Нет, как себе хотите, а поиски в районе Нес-Ционы и Ришона следовало расширить и углубить. Хорошо бы тут же уехать назад в Израиль, но обратный билет требовал от меня кантоваться в Канаде еще трое суток, иначе надо было платить немалый штраф. Значит, надо идти искать харчевню и развлечения в Монреале, потому что я не ела двое суток и потому что мне надоело думать о Малахе Шмерле. В таком состоянии легко наступить на грабли, что я и сделала.

Лифт долго не поднимался, а поднявшись, привез странного типа. Тип был очень высокого роста, поэтому создавалось впечатление, что он держит крышу лифта на своих плечах. Увидев меня, гигант улыбнулся. Не улыбнуться в ответ было невозможно, таково было свойство его улыбки. Она спустилась сверху на мою щеку и расплылась по ней, оставив ощущение талой воды. Потом опустилась вторая улыбка, за ней третья. Когда лифт дополз до фойе, снегопад из улыбок прекратился так же внезапно, как и начался, но все вокруг оказалось залито улыбчивым радостным светом.

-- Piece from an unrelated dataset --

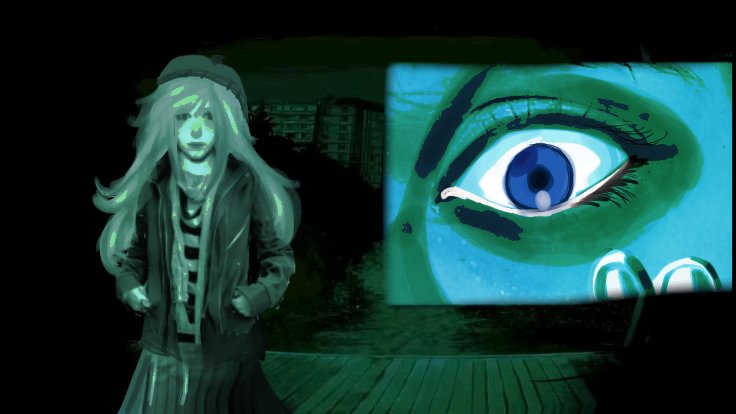 kiwibirdkeith's tweet photo. highkey not the best at photobashing  but we ball (this my oc i just wanted to do her in this style) #ninah #noimnotahuman #oc https://t.co/KyLHXbRTTd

— Я — вождь индейцев, — сообщил гигант.

— Очень приятно. А я — королева Англии.

— Я действительно вождь индейцев. Ищу компанию на вечер. Пойдете со мной?

— Смотря куда. Но до вечера далеко. Могу составить компанию на ланч.

— А потом?

— Про «потом» я еще ничего не знаю. Если честно, у меня предубеждение против вигвамов и томагавков. И против самураев тоже.

— Вы видели живого самурая?

— Пока самурай жив, нельзя знать, самурай он или нет.

Вождь индейцев снова улыбнулся. Эта улыбка казалась уже не снежинкой, а стрекозой. Она сверкнула крыльями и исчезла.

— Тут за углом есть прекрасный ресторан. Французский. Пойдем?

Читатель, однажды уже последовавший со мной за незнакомым атлетом в Яффу, может подумать, что таков мой жизненный обычай: доверяться первому встречному двухметровому столбу и не думать о последствиях. Это неправильная точка зрения, хотя и не лишенная определенной справедливости. Мне нравятся большие мужчины, гиганты, облепленные мышцами, эманация мужской силы. Но именно с такими встречными-поперечными я обычно бываю особо осторожна. Приказывать сердцу — искусство, которым я владею плохо. Поэтому там, где соблазн изначально велик, я немедленно строю стену, а дверь в ней прорубаю медленно и осторожно.

Но есть мгновения, в которые большой мужчина может застать меня врасплох. Не хочется вспоминать, как выглядело то ленинградское утро, в которое мне встретился мой бывший муж. Оно не слишком отличалось от кошмарного полдня, в который я вышла к тель-авивскому пляжу, чтобы встретить Женьку, или от утра в монреальской гостинице, когда лифт подкинул мне вождя индейцев.

Эти особые мгновения имеет смысл описать. Читателю предлагается представить себе мир после потопа, а в нем все в беспорядке: земля не отделена от суши, воды от неба и свет от тьмы. И на этом фоне вдруг возникает силуэт последнего человека, причем силуэт этот так огромен, что занимает собой все окружающее пространство. Это особый соблазн, соблазн безвыходности и страха перед ней. Жизнь представляется в виде западни, склепа, волчьей ямы. И необходимо отодвинуть огромный камень, плиту, крышку гроба, потому что воздух кончается. А задача непосильна. В такой момент двухметровый вождь индейцев выглядит посланной свыше подмогой.